La Via della Seta conduce all'Africa

Economia

Mariangela Pira

CinaDjibouti

La Cina accrescerà la sua presenza militare in Africa. Nel continente ha superato da tempo gli USA come primo investitore in assoluto. Potrebbe però sfruttare meglio il suo ruolo per contribuire a stabilizzare l'area del Nordafrica. 

Pechino aumenterà la sua presenza militare in Africa. Non stupisce, e fa il paio con il sempre più importante profilo economico e commerciale che sta assumendo nel continente. Stabilire relazioni più forti dal punto di vista militare significa proteggere le sue aziende in loco (oltre 10.000, ma sui numeri ufficiali cinesi meglio essere prudenti) certo, ma soprattutto guadagnare una maggiore influenza geopolitica. Instabilità e insicurezza rappresentano in ogni caso una minaccia per gli investimenti cinesi nel paese: da Boko Haram in Nigeria ad Al Shabaab in Somalia, da Al Qaeda nel Maghreb islamico ai combattenti islamici nel Nordafrica.

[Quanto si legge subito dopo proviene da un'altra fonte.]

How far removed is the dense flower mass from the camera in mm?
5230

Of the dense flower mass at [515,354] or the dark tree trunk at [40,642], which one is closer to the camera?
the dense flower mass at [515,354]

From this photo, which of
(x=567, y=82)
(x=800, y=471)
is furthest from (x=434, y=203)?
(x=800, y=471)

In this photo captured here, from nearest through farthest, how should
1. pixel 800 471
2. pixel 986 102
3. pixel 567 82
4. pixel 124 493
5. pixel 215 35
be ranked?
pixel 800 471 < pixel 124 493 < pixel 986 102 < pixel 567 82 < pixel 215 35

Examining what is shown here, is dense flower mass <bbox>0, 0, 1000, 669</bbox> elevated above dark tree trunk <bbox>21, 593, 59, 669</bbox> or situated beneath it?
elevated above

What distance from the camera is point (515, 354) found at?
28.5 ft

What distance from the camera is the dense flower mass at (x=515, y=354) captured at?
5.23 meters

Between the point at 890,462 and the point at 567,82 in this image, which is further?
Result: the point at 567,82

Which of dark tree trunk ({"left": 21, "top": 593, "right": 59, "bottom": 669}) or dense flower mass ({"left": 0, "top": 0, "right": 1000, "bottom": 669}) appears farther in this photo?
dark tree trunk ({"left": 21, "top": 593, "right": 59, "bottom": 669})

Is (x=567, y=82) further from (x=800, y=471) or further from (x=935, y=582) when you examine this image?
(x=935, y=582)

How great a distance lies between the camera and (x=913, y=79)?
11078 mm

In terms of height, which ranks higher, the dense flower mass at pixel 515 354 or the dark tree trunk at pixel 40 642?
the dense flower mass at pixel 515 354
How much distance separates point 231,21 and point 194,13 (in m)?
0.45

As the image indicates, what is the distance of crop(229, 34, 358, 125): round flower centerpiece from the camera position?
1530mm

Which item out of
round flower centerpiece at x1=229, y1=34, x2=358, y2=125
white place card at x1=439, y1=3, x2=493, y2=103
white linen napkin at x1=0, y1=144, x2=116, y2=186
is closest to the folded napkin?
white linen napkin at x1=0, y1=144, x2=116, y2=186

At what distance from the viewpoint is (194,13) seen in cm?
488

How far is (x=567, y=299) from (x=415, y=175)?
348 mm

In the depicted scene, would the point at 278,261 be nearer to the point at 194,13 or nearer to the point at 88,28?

Il ruolo che l'Africa sta riscoprendo nell'economia globale è noto. Anche che tra gli attori emergenti ci sia la Cina è noto. Primo donatore, primo finanziatore nelle infrastrutture e nelle telecomunicazioni, primo per investimenti diretti nel paese. Mi raccontava un amico che lavora in Etiopia che i cinesi nel paese hanno costruito strade, autostrade, una linea metropolitana interna ad Addis Ababa e una linea ferroviaria veloce che la connette al porto di Djibouti. L'Etiopia non ha accesso al mare, l'unico è proprio tramite Djibouti e arrivarci era un'impresa perché il treno c'era ma la linea era stata interrotta. Grazie al prestito dei cinesi oggi le merci escono ed entrano dal paese molto più velocemente. 

Mi chiedo però sarà il ruolo della Cina nel supportare la stabilità dell'area, soprattutto nel Nordafrica. Un ruolo importante probabilmente, così come sottolineato spesso dall'ambasciatore italiano in Cina Ettore Sequi. "Pechino sta già intervenendo nella regione, dato che investire è un intervento a tutti gli effetti - ha spiegato Sequi - un'infezione di estremismo islamico potrebbe svilupparsi molto velocemente anche in paesi nordafricani che al momento fungono da cuscinetto e sono stabili. Non conviene a nessuno questo accada". Già non conviene a nessuno, tantomeno alle società cinesi che operano in Africa in questo momento.

P.s. Se volete saperne di più sulla Cina in Africa, sul come sono nate le relazioni tra i due paesi, vi consiglio "The Dragon Gift" di Deborah Brautigam, un libro accurato, scorrevole, pieno di aneddotica.